INPUT FOR THIS TASK Block Start

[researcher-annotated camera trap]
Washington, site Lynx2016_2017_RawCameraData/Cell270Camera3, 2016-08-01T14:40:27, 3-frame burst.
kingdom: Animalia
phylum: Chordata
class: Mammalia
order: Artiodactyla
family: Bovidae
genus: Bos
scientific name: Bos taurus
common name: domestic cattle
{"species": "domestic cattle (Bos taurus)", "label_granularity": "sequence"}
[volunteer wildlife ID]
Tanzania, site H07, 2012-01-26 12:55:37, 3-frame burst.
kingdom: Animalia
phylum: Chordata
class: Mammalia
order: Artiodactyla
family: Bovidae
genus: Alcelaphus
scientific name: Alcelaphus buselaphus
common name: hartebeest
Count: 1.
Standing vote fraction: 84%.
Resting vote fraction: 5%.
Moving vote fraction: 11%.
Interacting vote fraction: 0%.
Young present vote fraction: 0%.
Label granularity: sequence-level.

INPUT FOR THIS TASK Block End

• [WHAT THE EXERCISE ASKS]
The data is to be reproduced in full, every line intact.

• [RESPONSE AREA]
[researcher-annotated camera trap]
Washington, site Lynx2016_2017_RawCameraData/Cell270Camera3, 2016-08-01T14:40:27, 3-frame burst.
kingdom: Animalia
phylum: Chordata
class: Mammalia
order: Artiodactyla
family: Bovidae
genus: Bos
scientific name: Bos taurus
common name: domestic cattle
{"species": "domestic cattle (Bos taurus)", "label_granularity": "sequence"}
[volunteer wildlife ID]
Tanzania, site H07, 2012-01-26 12:55:37, 3-frame burst.
kingdom: Animalia
phylum: Chordata
class: Mammalia
order: Artiodactyla
family: Bovidae
genus: Alcelaphus
scientific name: Alcelaphus buselaphus
common name: hartebeest
Count: 1.
Standing vote fraction: 84%.
Resting vote fraction: 5%.
Moving vote fraction: 11%.
Interacting vote fraction: 0%.
Young present vote fraction: 0%.
Label granularity: sequence-level.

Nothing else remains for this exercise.